Updated: May 19, 2019
Whether we're conscious of it or not, we all live our lives through our own lens. We have our own perspectives, own perceptions, our own feelings and a myriad of thoughts linked to these feelings; all driven by our core values in life.
Recently, I have been wondering why certain situations, people or environments can make me feel uncomfortable. Sometimes really uncomfortable. Not just uncomfortable as a one off, but uncomfortable for the long term. If I am regularly exposed to certain stimuli. It can be like something is eating away at me.
I decided to dig a little deeper into this; to try and understand what was happening. After reading various things and also talking to various people to get their views, I have arrived at a simple conclusion: that it is all about values. Core values. The things that I value and the things I, perhaps unconsciously, want others to value also. I say 'simple' because now I know it, it does seem so simple. However it has taken me many, many years to discover it. At least 25 years, if not more. Many years of sometimes giving my time to people and situations that compromised by values.
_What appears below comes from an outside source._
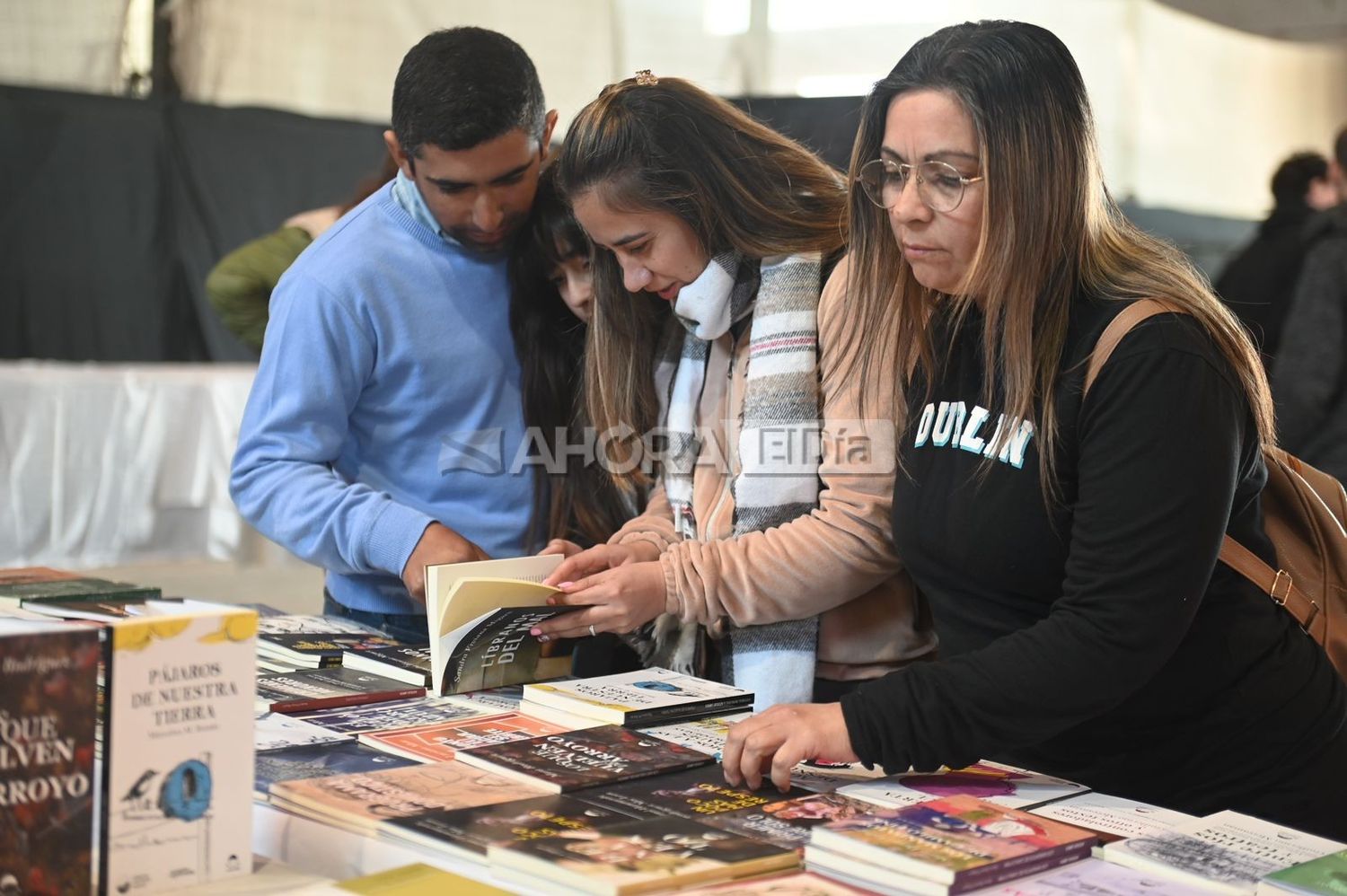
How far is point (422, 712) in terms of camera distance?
1686 mm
This compromise of our own values can have many impacts; e.g. make us feel angry, sad, distressed, potentially even depressed; because something feels wrong at the very core of our being.
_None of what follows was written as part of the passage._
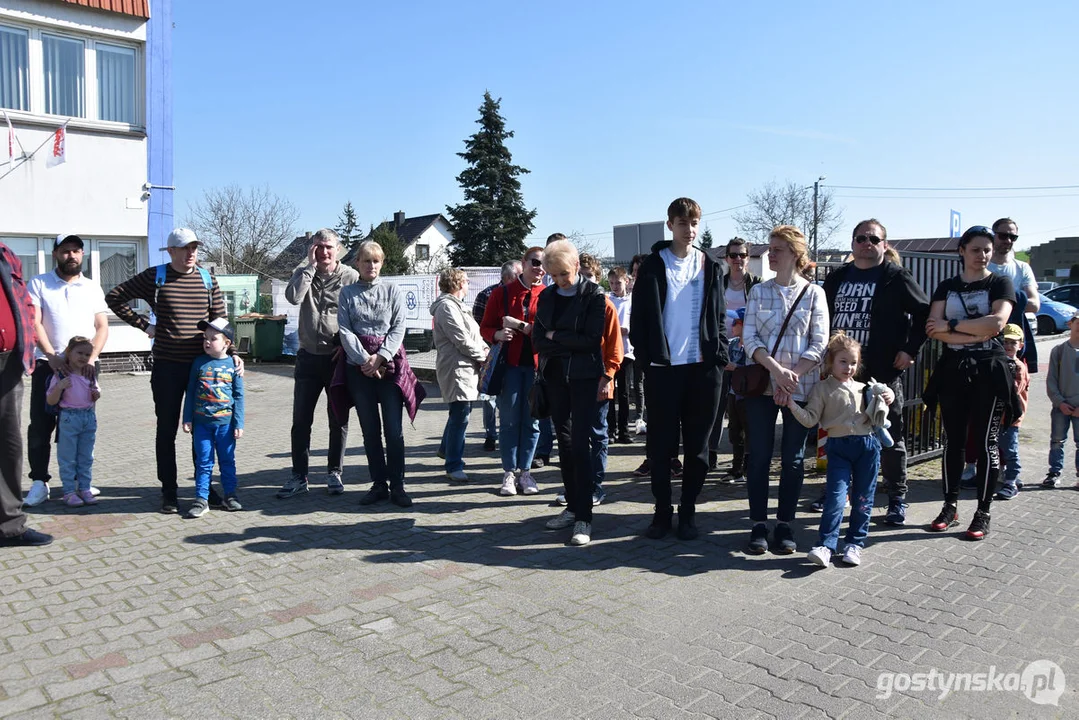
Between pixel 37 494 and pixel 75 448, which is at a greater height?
pixel 75 448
Once I started to understand this, I did some work on writing down my own values (my top 5). I also wrote down my beliefs (not spiritual beliefs just life beliefs; the things I believe to be true). This was a great moment. A great moment because it helped explain a lot to me. About me. About why I sometimes feel and react the way I do. It is something talked about in NLP (Neuro Linguistic Programming), in the area of understanding your identity and purpose in life. It talks about this as being a very important part of being able to centre ourselves.
Take 'humility' as a value (it is one of mine). This is the value that keeps me grounded, always. Always respectful of others' needs. Always aware of, and comfortable with, my own flaws (there are many). Able to openly talk about them. Better able to collaborate with others through an awareness of my strengths but also weaknesses.
Linked to this is 'curiosity'; a desire to keep listening to, and learning from, others. A desire to constantly expand my base of knowledge. If, for no other reason, than to expand my world view. To keep me current.
‘Integrity' is another one; to me, this is just being me, to act as people find me, to be trustworthy and dependable.
Back to the main point of this post. I believe that if we are in a situation that is compromising or invalidating our values; then it probably means we will feel like we're being compromised or invalidated ourselves - as people. In many cases it can trigger a threat response; in some cases unconsciously, and we probably don't understand why.
Some of your values and beliefs can evolve over time, with more knowledge and experience, but the very core ones are likely to be a bedrock for life; your life's driving force. The rationale behind all of your life choices and decisions. How you have become the person you are right now.
When these values are being supported by those around you, then you are more likely to feel good. Very good. You will almost certainly feel like you have momentum. Whereas when your values are being compromised, you probably feel like you're pushing water up hill... with a rake. It can be exhausting.
Think about this.
Then, write your own values down; search online if you need some inspiration for them. There are loads of examples.
It just might help you get in touch with who you really are; and this in turn can help you understand what you will and, importantly, what you won't tolerate. It has helped me. Helped me immensely.